After showing irradiation and curcumin concentration dependent morphological changes of HN cells we ascertained whether cell integrity was influenced by curcumin and/or the applied combination treatment. HN cells were pre-incubated and irradiated as described before. After 24h the enzyme activity of lactate dehydrogenase in cell free supernatants was analysed. Curcumin without light treatment had no effect on lactate dehydrogenase liberalisation (Fig. 4, white bars). After irradiation with either UVA (Fig. 4A, striped bars) or VIS (Fig. 4B, black bars) we observed that the enzyme activity increased depending on the applied curcumin concentrations. Lactate dehydrogenase activity in supernatants increased after UVA irradiation when applying 0.4µg/ml - 1µg/ml curcumin. After VIS irradiation significant lactate dehydrogenase enzyme activity increase was observed for curcumin concentration of 0.05µg/ml. Maximal activity increase was reached when applying 0.4µg/ml curcumin after VIS irradiation. After irradiation with UVA a steady increase was observed for the tested curcumin concentrations. As positive control HN cells were treated with 1% Triton X-100 (bricked bars). Comparison of these cultures to the controls or to the curcumin treated cultures revealed a highly significant activity increase caused by Triton X-100.

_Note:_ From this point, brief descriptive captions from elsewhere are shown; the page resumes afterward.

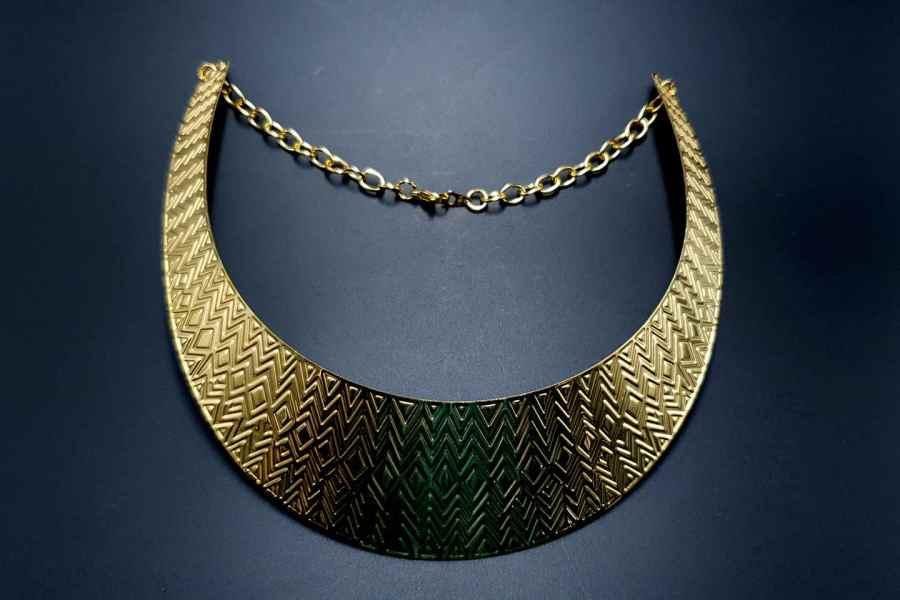 Metal Base Zigzag Pattern Golden Necklace 8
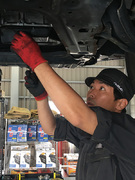 多種多様なクルマの修理・メンテナンスに携わる自動車整備士1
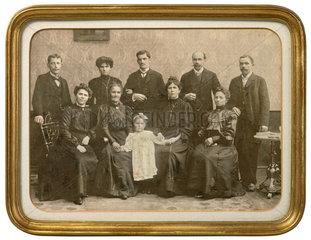 Grossfamilie  Verwandtschaft  Einzelkind  1890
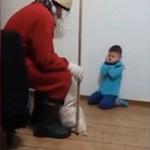 叔叔扮圣诞老人恐吓侄子 遭众人谴责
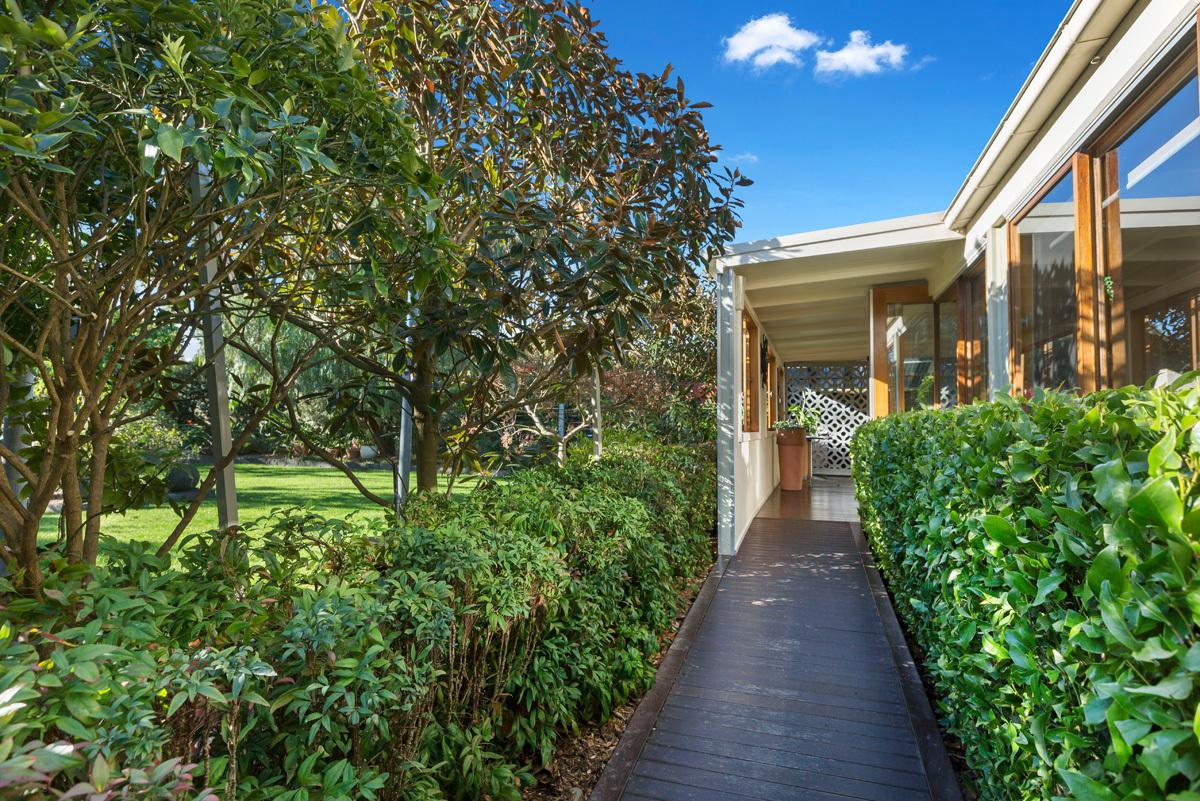 4-lorne-grove-somers-vic-3927-real-estate-photo-1-xlarge-12608547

Cell morphology after irradiation with UVA changes depending on the curcumin concentrations. Cell integrity was monitored with an incubator microscope unit immediately after the treatment and after 16h. Morphological criteria of mitotic cells (red arrows) as well as apoptotic cells (white arrows) were observable and exemplarily marked.
Cell morphology changes after irradiation with VIS depending on the applied curcumin concentrations. Cell integrity was monitored with an incubator microscope unit immediately after the treatment and after 16h. Morphological criteria of apoptotic cells (white arrows) were observable after co-treatment with 0.4µg/ml (F), 0.6µg/ml (I) and 0.8µg/ml (L) curcumin 16h after VIS irradiation in contrast to criteria of mitotic cell (red arrows) that were less observable in the co-treated cultures. Characteristic culture areas (yellow squares) are enlarged in Fig. 3.
Cells treated with curcumin show mitotic as well as apoptotic morphological criteria depending on the applied curcumin concentration and co-treatment with light. Characteristic cell areas marked by yellow squares in Fig. 2 are herein shown in a higher magnification. Cells were treated for 1h with 0.6µg/ml (A, B) or 0.8µg/ml (C, D) curcumin. Cells that were kept light protected (A, C) showed clear mitotic activity after 16h whereas cells irradiated with VIS (B, D) showed membrane blebbing and complete cell retraction.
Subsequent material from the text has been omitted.